She held up what could only be described as a credit card, but the way she was holding it made Joey think it wasn’t just a credit card, but a gun. “Hardcase, Joey Hardcase, oh how I hit a lucky break pulling you into the scene.”
Joey activated the time disk only to find he was still in front of Miles Files Security in the years 2050. “Nuts.”
“You couldn’t have jumped more than 500 times already?”
“I lost count after I started running into talking animals.”
Keeping the credit card trained on Joey, Crystal reached into her purse and tossed him another time disk. “Here, take it.”
Comparing the two, even his untrained eye could see that they were exactly the same. He sighed, “I’m tired of asking questions and not getting answers.”
“There’s a bomb in your brain.”
Taking a breath, Joey could feel his mind begin to unravel at the insanity of the last few hours, days? Was it weeks even? How long had he been dealing with this whole mess? Time travel, inter-dimensional beings, and cops to enforce laws on them? He’s from the past, but he only has memories of the present-day, or what he considers to be present-day since time travel has wropped any sense of the forward progress of time itself.
Now, now he has a bomb in his brain.
A laugh trickled out from his splintered soul that almost overwhelmed the hardnosed detective. He pulled back the riotous laughter, a giggle built on madness, and took deep breaths. He looked around the vacant street. A heavy fog had set in, making the lamp posts in the distance appear to be giants who all were having really good ideas. “There’s a bomb in my brain?” He took some fast steps toward Crystal and knocked the credit card gun out of her hand, and like a madman, scrambled to pick it up. He pointed it at his client and said, “This is a credit card.”
“Of course it is.”
“I thought it was a gun.”
“Because I wanted you to think that, seeing as we’re in what you would think to be the ‘future’ I thought I would take advantage of the situation.” She pulled from her large coat sleeve a small revolver. She pointed it at Joey. “This is actually a gun.”
He threw the credit card away. “I figured as such.” He looked at the time disk in his hand and back at Crystal. “I don’t believe for a moment that there’s a bomb in my brain.”
“Why’s that?”
“Because you’re a known liar and crazy person.”
“The tooth fairy planted it through your ear while you were asleep last night.”
“You listen to me you damn zigzag of a human being: Do it.”
A perplexed look crossed Crystal’s face as she grinned saying, “Excuse me?”
“If there’s a bomb, use it. I’m done with all of this.”
“The detonator has a maximum range of…” Her words stopped trying to exit her brain as she watched Hardcase walk right up to the gun she was holding. “…a maximum range of…”

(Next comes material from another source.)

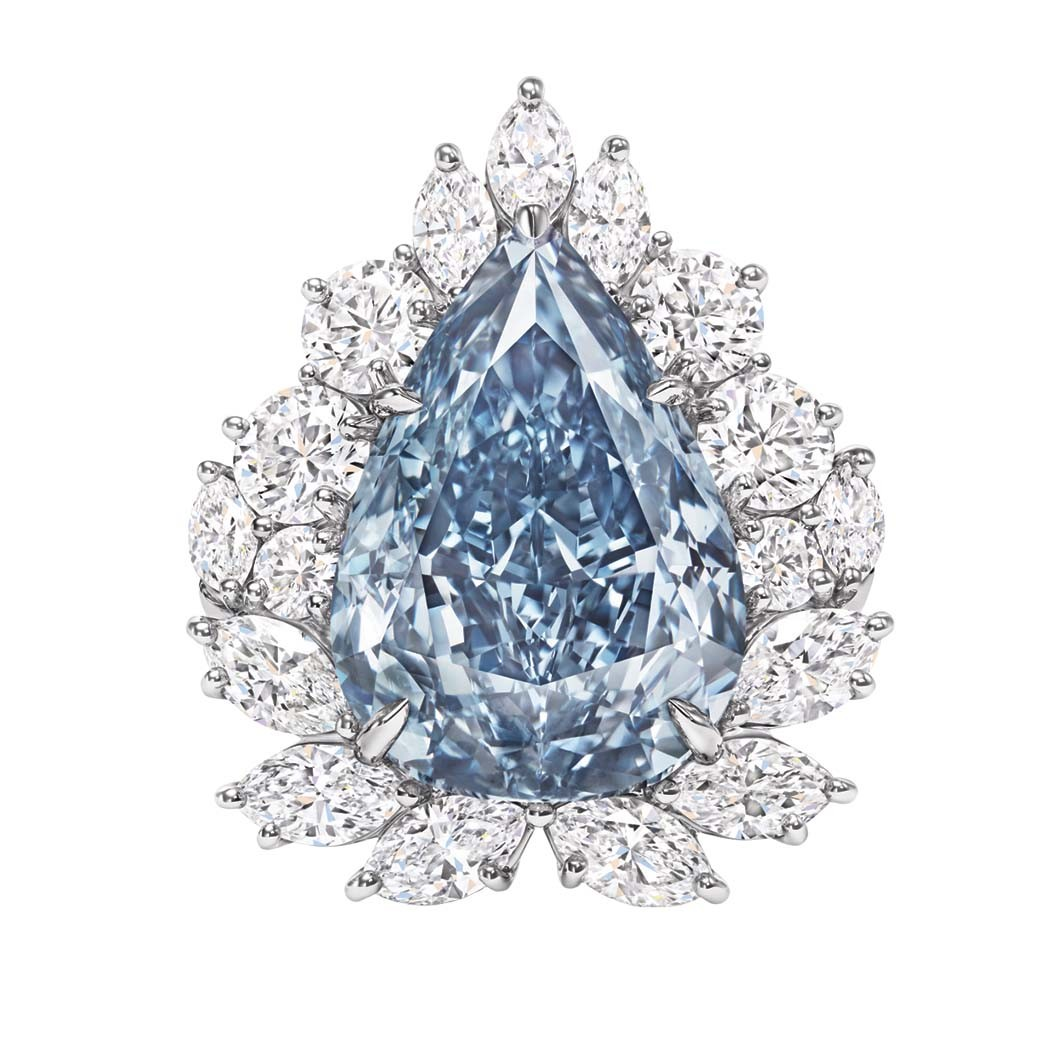 Harry Winston: This platinum ring showcases a 13.22-carat pear-shaped blue diamond; price upon request, at Harry Winston, Beverly Hills.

He looked down at her and said, “Good thing I’m still here then. Push it.” The two stood in the silent street. Seconds dragged by, but he knew he was onto something as he reached for the gun she was holding on him and took it away from her. “Old Joey Hardcase didn’t pass math, ever, but he knows how to put two and two together, you see.” He held up the Time Disk that Crystal had given him. “Time Cops…”
“Multiverse Marsh...”
He waved away the comment. “Whatever! They don’t want me running around. They want me with them all the time, otherwise, I’m sittin’ on the sidelines in 40’s. You, you want me running around. That’s why I was able to get that there disk from John. He didn’t try to get it back.”
A slight panic crept into her voice as she said, “I don’t know what you’re talking about, but I must go…” She turned to leave only to have Joey grab her arm. “You’re hurting me, Joey.”
“And you turned my life into a bad line in a first draft dime store novel. Literally. I read it and it was bad! So either you start making sense or so help me I will make sure that the bullet in this gun keeps you in this timeline forever.”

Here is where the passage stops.